On December 10, 2019, Canada, Mexico, and the United States formally agreed to amend the successor to NAFTA, officially known as CUSMA (short for the Canada-U.S.-Mexico Agreement) in Canada but popularly referred to as USMCA following the American acronym. Our firm's comprehensive review of the amendments can be found here. This blog focuses on changes affecting biologic drugs and patents.

CUSMA was first published in an agreed form on October 1, 2018. The version released on December 10, 2019 removes a number of key biologic drug and patent-related provisions that were agreed to in principle last year, as we wrote about here. As a result, under this revised USMCA, Canada will not be required to change its domestic patent or pharmaceutical IP regimes.

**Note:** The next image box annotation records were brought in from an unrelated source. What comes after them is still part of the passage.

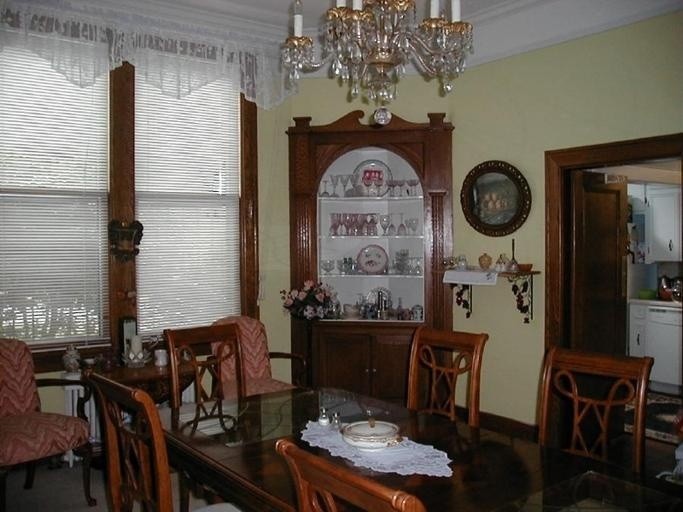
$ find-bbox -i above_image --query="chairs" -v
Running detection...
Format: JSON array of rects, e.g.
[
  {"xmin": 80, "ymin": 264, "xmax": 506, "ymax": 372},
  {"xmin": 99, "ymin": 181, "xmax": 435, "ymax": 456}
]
[
  {"xmin": 536, "ymin": 348, "xmax": 655, "ymax": 475},
  {"xmin": 164, "ymin": 317, "xmax": 248, "ymax": 511},
  {"xmin": 276, "ymin": 439, "xmax": 424, "ymax": 511},
  {"xmin": 87, "ymin": 371, "xmax": 174, "ymax": 512},
  {"xmin": 408, "ymin": 324, "xmax": 489, "ymax": 429},
  {"xmin": 0, "ymin": 338, "xmax": 100, "ymax": 507},
  {"xmin": 212, "ymin": 317, "xmax": 296, "ymax": 401}
]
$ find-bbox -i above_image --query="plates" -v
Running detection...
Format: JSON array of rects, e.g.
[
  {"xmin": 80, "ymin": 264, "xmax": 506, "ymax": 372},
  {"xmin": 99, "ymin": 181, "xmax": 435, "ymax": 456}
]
[{"xmin": 351, "ymin": 159, "xmax": 392, "ymax": 196}]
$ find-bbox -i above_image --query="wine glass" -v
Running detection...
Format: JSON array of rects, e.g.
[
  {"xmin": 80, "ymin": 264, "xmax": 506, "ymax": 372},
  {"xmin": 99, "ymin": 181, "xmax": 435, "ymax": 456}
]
[{"xmin": 317, "ymin": 173, "xmax": 423, "ymax": 275}]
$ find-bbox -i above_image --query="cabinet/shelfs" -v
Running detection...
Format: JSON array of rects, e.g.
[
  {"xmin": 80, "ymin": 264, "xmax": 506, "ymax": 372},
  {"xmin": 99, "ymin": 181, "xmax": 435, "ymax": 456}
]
[
  {"xmin": 286, "ymin": 106, "xmax": 455, "ymax": 416},
  {"xmin": 642, "ymin": 182, "xmax": 682, "ymax": 268},
  {"xmin": 628, "ymin": 298, "xmax": 681, "ymax": 397}
]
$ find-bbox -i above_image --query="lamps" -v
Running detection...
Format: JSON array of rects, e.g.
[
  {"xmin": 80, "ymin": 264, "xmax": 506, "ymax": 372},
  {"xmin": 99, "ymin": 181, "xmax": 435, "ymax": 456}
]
[{"xmin": 275, "ymin": 1, "xmax": 474, "ymax": 126}]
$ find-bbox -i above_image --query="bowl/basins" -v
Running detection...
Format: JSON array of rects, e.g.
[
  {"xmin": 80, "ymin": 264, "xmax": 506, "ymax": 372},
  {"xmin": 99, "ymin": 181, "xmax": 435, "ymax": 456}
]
[
  {"xmin": 342, "ymin": 420, "xmax": 399, "ymax": 452},
  {"xmin": 637, "ymin": 289, "xmax": 656, "ymax": 299}
]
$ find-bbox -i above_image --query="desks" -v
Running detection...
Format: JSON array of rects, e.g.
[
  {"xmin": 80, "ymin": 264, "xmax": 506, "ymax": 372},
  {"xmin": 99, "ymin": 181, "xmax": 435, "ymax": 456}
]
[{"xmin": 97, "ymin": 365, "xmax": 200, "ymax": 406}]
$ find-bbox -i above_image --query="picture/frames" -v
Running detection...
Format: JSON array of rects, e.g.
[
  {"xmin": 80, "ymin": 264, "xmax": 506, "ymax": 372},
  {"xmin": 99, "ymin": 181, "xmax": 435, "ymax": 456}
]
[{"xmin": 460, "ymin": 159, "xmax": 533, "ymax": 238}]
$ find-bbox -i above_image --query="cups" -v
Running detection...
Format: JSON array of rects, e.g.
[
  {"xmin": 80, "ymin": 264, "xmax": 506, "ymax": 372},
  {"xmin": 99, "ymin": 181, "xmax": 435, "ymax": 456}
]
[{"xmin": 154, "ymin": 348, "xmax": 191, "ymax": 367}]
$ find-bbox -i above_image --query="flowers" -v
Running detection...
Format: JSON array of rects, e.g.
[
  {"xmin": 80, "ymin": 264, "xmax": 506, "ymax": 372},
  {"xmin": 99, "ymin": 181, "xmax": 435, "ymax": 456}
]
[{"xmin": 277, "ymin": 276, "xmax": 340, "ymax": 320}]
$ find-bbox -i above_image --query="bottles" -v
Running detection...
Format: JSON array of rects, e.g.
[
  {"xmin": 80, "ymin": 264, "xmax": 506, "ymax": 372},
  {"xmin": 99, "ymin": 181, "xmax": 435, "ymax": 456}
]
[
  {"xmin": 62, "ymin": 344, "xmax": 112, "ymax": 375},
  {"xmin": 658, "ymin": 272, "xmax": 682, "ymax": 302},
  {"xmin": 318, "ymin": 407, "xmax": 330, "ymax": 426},
  {"xmin": 340, "ymin": 286, "xmax": 422, "ymax": 321},
  {"xmin": 330, "ymin": 411, "xmax": 342, "ymax": 430},
  {"xmin": 440, "ymin": 254, "xmax": 533, "ymax": 270}
]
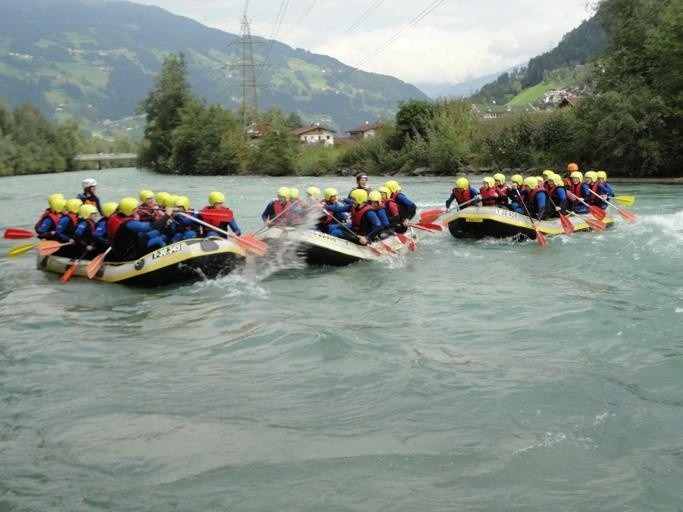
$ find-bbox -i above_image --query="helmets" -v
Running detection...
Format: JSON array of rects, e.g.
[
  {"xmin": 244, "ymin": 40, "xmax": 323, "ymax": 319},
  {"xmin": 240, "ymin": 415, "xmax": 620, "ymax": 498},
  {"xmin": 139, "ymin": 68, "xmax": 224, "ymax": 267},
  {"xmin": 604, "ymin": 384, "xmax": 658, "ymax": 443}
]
[
  {"xmin": 323, "ymin": 188, "xmax": 338, "ymax": 201},
  {"xmin": 483, "ymin": 173, "xmax": 522, "ymax": 188},
  {"xmin": 567, "ymin": 163, "xmax": 608, "ymax": 183},
  {"xmin": 357, "ymin": 172, "xmax": 369, "ymax": 181},
  {"xmin": 48, "ymin": 193, "xmax": 98, "ymax": 219},
  {"xmin": 118, "ymin": 197, "xmax": 138, "ymax": 217},
  {"xmin": 454, "ymin": 178, "xmax": 468, "ymax": 190},
  {"xmin": 102, "ymin": 203, "xmax": 118, "ymax": 217},
  {"xmin": 524, "ymin": 170, "xmax": 565, "ymax": 189},
  {"xmin": 140, "ymin": 190, "xmax": 189, "ymax": 211},
  {"xmin": 208, "ymin": 192, "xmax": 224, "ymax": 206},
  {"xmin": 82, "ymin": 178, "xmax": 98, "ymax": 188},
  {"xmin": 350, "ymin": 180, "xmax": 400, "ymax": 207},
  {"xmin": 278, "ymin": 187, "xmax": 320, "ymax": 201}
]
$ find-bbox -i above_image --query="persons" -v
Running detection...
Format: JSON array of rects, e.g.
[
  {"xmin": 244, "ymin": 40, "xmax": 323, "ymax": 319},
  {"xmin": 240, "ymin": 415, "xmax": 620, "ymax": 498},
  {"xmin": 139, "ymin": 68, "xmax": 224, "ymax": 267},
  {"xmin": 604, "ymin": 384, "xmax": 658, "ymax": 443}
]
[
  {"xmin": 444, "ymin": 163, "xmax": 616, "ymax": 228},
  {"xmin": 32, "ymin": 178, "xmax": 240, "ymax": 267},
  {"xmin": 260, "ymin": 172, "xmax": 417, "ymax": 247}
]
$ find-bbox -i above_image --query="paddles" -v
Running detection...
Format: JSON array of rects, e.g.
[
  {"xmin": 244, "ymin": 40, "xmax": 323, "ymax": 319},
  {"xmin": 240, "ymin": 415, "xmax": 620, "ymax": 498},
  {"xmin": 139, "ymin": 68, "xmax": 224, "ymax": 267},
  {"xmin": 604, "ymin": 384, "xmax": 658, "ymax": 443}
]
[
  {"xmin": 515, "ymin": 188, "xmax": 639, "ymax": 245},
  {"xmin": 320, "ymin": 196, "xmax": 477, "ymax": 256},
  {"xmin": 177, "ymin": 211, "xmax": 267, "ymax": 256},
  {"xmin": 4, "ymin": 228, "xmax": 112, "ymax": 284},
  {"xmin": 236, "ymin": 201, "xmax": 299, "ymax": 248}
]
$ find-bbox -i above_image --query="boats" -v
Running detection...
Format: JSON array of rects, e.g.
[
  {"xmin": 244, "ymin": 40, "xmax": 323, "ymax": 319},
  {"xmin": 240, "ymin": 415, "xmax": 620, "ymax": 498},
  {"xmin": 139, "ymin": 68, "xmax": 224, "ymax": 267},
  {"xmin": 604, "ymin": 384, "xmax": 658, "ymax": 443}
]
[
  {"xmin": 253, "ymin": 230, "xmax": 420, "ymax": 269},
  {"xmin": 446, "ymin": 206, "xmax": 608, "ymax": 239},
  {"xmin": 37, "ymin": 237, "xmax": 248, "ymax": 288}
]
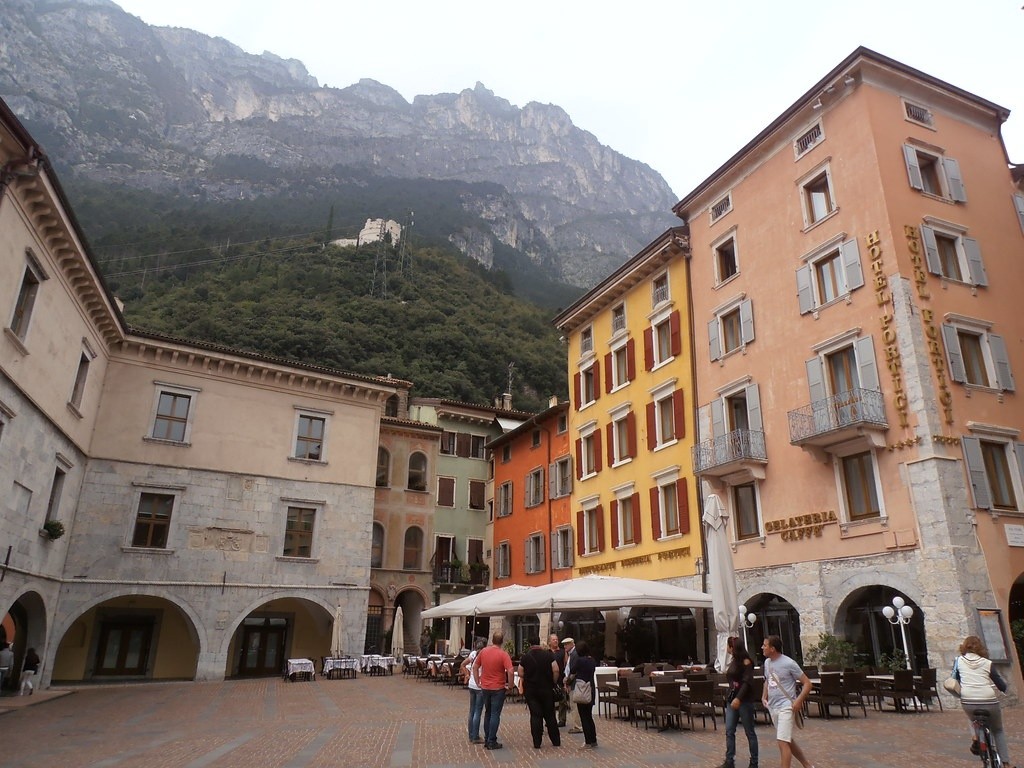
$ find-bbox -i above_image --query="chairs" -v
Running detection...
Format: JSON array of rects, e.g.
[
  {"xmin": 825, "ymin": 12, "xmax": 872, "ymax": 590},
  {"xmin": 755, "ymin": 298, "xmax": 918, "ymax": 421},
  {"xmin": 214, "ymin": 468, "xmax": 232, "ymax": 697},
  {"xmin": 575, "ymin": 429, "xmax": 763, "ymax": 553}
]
[{"xmin": 282, "ymin": 653, "xmax": 943, "ymax": 733}]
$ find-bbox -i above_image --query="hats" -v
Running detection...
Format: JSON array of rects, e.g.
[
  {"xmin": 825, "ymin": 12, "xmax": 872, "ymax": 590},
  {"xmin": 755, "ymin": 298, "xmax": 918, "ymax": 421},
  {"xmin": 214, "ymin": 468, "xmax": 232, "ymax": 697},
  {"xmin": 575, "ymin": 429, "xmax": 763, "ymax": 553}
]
[{"xmin": 560, "ymin": 637, "xmax": 574, "ymax": 643}]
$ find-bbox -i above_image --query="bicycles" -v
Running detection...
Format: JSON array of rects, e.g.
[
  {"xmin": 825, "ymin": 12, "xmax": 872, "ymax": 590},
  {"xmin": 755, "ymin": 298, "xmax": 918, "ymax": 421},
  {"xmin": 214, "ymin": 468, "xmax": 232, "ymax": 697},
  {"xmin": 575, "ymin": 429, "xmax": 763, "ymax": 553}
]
[{"xmin": 970, "ymin": 708, "xmax": 1001, "ymax": 768}]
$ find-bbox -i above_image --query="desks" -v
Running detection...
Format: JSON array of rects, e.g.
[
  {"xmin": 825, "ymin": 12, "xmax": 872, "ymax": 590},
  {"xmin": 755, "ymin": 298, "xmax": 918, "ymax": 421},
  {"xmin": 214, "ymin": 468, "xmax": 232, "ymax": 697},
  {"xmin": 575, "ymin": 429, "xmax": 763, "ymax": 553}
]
[
  {"xmin": 442, "ymin": 663, "xmax": 461, "ymax": 685},
  {"xmin": 865, "ymin": 675, "xmax": 922, "ymax": 713},
  {"xmin": 605, "ymin": 682, "xmax": 651, "ymax": 722},
  {"xmin": 287, "ymin": 658, "xmax": 315, "ymax": 682},
  {"xmin": 638, "ymin": 686, "xmax": 691, "ymax": 732},
  {"xmin": 367, "ymin": 657, "xmax": 398, "ymax": 676},
  {"xmin": 719, "ymin": 682, "xmax": 757, "ymax": 724},
  {"xmin": 428, "ymin": 661, "xmax": 444, "ymax": 681},
  {"xmin": 796, "ymin": 677, "xmax": 844, "ymax": 719},
  {"xmin": 323, "ymin": 660, "xmax": 361, "ymax": 678}
]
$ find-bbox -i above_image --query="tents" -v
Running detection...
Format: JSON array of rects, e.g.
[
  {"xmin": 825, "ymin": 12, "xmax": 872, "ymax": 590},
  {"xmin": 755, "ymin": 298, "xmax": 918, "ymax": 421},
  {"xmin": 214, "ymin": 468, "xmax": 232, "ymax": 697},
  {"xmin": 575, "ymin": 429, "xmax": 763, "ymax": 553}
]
[{"xmin": 420, "ymin": 574, "xmax": 709, "ymax": 651}]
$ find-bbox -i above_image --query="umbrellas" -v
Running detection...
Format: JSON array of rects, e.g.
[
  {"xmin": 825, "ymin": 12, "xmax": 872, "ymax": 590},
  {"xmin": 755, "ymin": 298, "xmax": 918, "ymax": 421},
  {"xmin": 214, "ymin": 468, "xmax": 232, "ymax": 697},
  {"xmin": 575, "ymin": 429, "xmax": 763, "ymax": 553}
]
[
  {"xmin": 702, "ymin": 494, "xmax": 740, "ymax": 675},
  {"xmin": 391, "ymin": 606, "xmax": 403, "ymax": 663}
]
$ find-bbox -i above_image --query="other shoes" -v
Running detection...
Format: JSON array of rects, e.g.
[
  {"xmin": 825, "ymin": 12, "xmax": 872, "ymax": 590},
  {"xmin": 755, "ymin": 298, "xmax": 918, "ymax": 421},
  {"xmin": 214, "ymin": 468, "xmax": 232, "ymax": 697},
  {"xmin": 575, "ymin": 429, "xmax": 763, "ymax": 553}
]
[
  {"xmin": 970, "ymin": 742, "xmax": 980, "ymax": 755},
  {"xmin": 470, "ymin": 737, "xmax": 485, "ymax": 744},
  {"xmin": 556, "ymin": 722, "xmax": 565, "ymax": 726},
  {"xmin": 579, "ymin": 741, "xmax": 598, "ymax": 749},
  {"xmin": 716, "ymin": 761, "xmax": 734, "ymax": 768},
  {"xmin": 484, "ymin": 740, "xmax": 502, "ymax": 750},
  {"xmin": 747, "ymin": 763, "xmax": 758, "ymax": 768},
  {"xmin": 568, "ymin": 727, "xmax": 583, "ymax": 733}
]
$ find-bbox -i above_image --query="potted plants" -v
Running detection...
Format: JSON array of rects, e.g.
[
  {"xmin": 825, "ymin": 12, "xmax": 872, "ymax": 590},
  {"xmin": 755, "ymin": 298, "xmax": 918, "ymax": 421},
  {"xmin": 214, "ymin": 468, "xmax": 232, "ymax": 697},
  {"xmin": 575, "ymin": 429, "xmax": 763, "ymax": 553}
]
[
  {"xmin": 445, "ymin": 560, "xmax": 463, "ymax": 583},
  {"xmin": 819, "ymin": 632, "xmax": 843, "ymax": 672},
  {"xmin": 799, "ymin": 643, "xmax": 821, "ymax": 679},
  {"xmin": 469, "ymin": 563, "xmax": 489, "ymax": 584}
]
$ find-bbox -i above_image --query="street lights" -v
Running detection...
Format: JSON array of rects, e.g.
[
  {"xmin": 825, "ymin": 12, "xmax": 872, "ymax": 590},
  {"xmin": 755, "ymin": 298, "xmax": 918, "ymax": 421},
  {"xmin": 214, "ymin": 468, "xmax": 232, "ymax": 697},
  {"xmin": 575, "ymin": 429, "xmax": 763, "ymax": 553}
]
[
  {"xmin": 883, "ymin": 596, "xmax": 913, "ymax": 669},
  {"xmin": 548, "ymin": 615, "xmax": 563, "ymax": 636},
  {"xmin": 739, "ymin": 605, "xmax": 757, "ymax": 653}
]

There are three key amendments:

  • Removal of 10-Year Data Protection for Biologic Drugs: In the original agreement, Canada was required to extend the period of data protection for new biologic drugs from eight to ten years, meaning that a biosimilar could not be approved for ten years following the approval of an innovative biologic drug. This two-year extension of data protection for biologics has been removed from the revised regime. Canada's existing Food and Drug Regulations already provide for eight years' data protection for innovative drugs, as required by TRIPS and NAFTA.1
  • Removal of Patent Term Restoration for Patent Prosecution Delays: In the original agreement, Canada was required to extend patent term restoration for unreasonable delays in the prosecution and issuance of any patent. This patent term restoration amendment has now been removed. Notwithstanding the removal of this obligation, Canada was obligated to provide patent term restoration by the Comprehensive Economic and Trade Agreement ("CETA"), a free-trade agreement between Canada and the European Union, in respect of regulatory delays in receiving Health Canada's marketing approval. This obligation was ratified by with the enactment of Canada's certificates of supplementary protection regime, as we wrote about here and here.
  • Removal of Obligation to Provide Patents for New Uses, New Methods, and New Processes: The amendments also remove a provision explicitly requiring that patents be made available for new uses, new methods or new processes of using a known product. While this provision has been removed, new uses for known compounds have long been patentable in Canada.2

Canada will not be required to amend its existing IP legislation to ratify these provisions of CUSMA.

While the final text and terms of the amendments have not yet been released, both the Government of Canada and the United States House of Representatives Committee on Ways & Means have posted summaries of the outcomes.


1 Food and Drug Regulations, C.R.C., c. 870, s. C.08.004.1. See para. 3 of Art. 39 of the Agreement on Trade-Related Aspects of Intellectual Property Rights (also known as TRIPS); Art. 1711 of the North American Free Trade Agreement.

2 Shell Oil Co. v. Commissioner of Patents, [1982] 2 S.C.R. 536.